Which lines of the entries below run from the one holding "WHEN YOU FIGURE" to the one holding "Outcomes – Counselor Anecdotal Information", inclusive? Set down exactly those lines and no others.

AVAILABLE DATA:
────

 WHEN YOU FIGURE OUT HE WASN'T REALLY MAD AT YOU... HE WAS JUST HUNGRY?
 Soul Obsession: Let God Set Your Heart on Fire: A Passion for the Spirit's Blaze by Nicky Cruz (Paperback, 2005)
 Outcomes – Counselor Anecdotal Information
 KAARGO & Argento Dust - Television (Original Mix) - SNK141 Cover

────

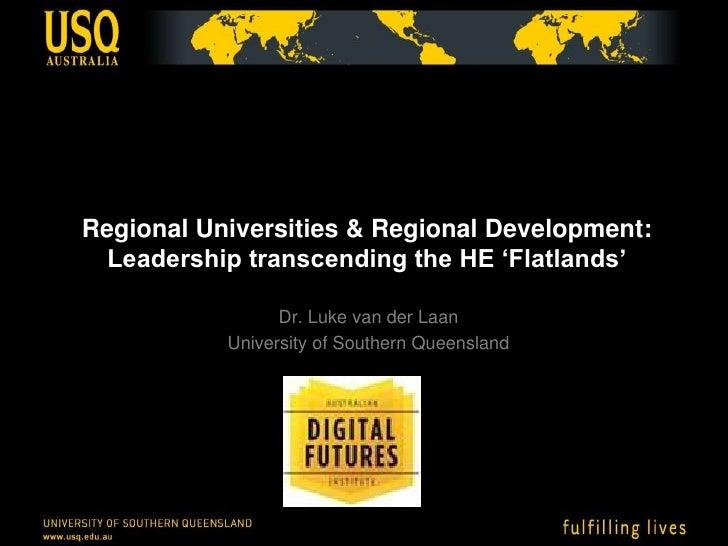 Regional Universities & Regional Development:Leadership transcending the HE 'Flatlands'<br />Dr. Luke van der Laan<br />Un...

────

REPLY:
 WHEN YOU FIGURE OUT HE WASN'T REALLY MAD AT YOU... HE WAS JUST HUNGRY?
 Soul Obsession: Let God Set Your Heart on Fire: A Passion for the Spirit's Blaze by Nicky Cruz (Paperback, 2005)
 Outcomes – Counselor Anecdotal Information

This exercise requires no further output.